Blackstone’s Stephen Schwarzman is about to officially become a multigazillionaire, once his company goes public and everybody knows what his stake is worth. But in the public mind, will he really have overtaken Henry Kravis as the ne plus ultra of private-equity honchos? Maybe not. What he really needs is not more money, or more lavish parties; he needs to do something which will connect him to the entire country. You know, like buy Detroit.
Blackstone, it turns out, in concert with Centerbridge, is one of the two main suitors trying to buy Chrysler. The other is auto-parts supplier Magna International — if they become too much of a threat, maybe Schwarzman can buy them, too!
This certainly counts as a distressed sale for Chrysler. Daimler paid $36 billion for the automaker back in 1998, and now will be lucky if it gets $8 billion in this sale. But from the noises that Daimler’s shareholders are making, they’d be happy if DaimlerChrysler CEO Dieter Zetsche sold the US arm for a penny.
Purchasing Chrysler involves problems that go far beyond employee/retiree pensions and healthcare cost considerations.
Revamping the engine line will cost $2-4 billion, at a minimum.
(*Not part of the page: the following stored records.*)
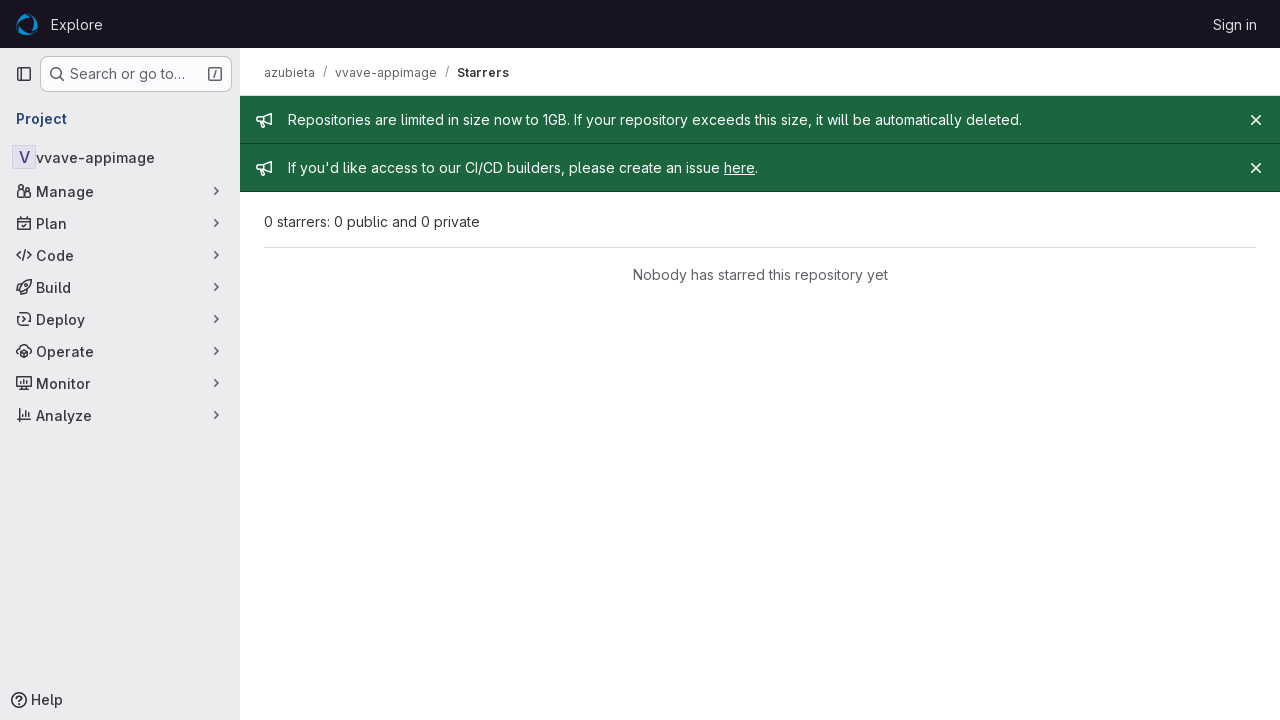

--- FILE ---
content_type: text/css; charset=utf-8
request_url: https://git.opendesktop.org/assets/page_bundles/users-e7bd72d757ea03f15ad9041c7e15045ad255dba8019359295146fd76e5f091b9.css
body_size: 116
content:
.user-search-btn{top:1px;color:var(--gl-text-color-disabled, var(--gl-color-neutral-400, #89888d));background:rgba(0,0,0,0);border:0;outline:0}.content-list.members-list li{display:flex;justify-content:space-between}.content-list.members-list li .list-item-name{float:none;display:flex;flex:1}.card-body .user-info{float:left}.card-body .user-info .user{color:var(--gl-text-color-default, var(--gl-color-neutral-800, #3a383f));font-weight:600}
GM burned over $2 billion in revamping its truck engines a few years ago when it switched to the latest block designs. Chrysler doesn’t have any fuel efficient engines. Then the transmission problems that still haven’t been resolved. And even some of the truck rearend problems.
Add in R&D design needs plus the missing wind tunnel and there is another $5-10 billion that needs to be considered.
DaimlerBenz may be lucky to give away Chrysler.
Hey! Dr Z(see link), can we still ask you questions after you dump Chrysler?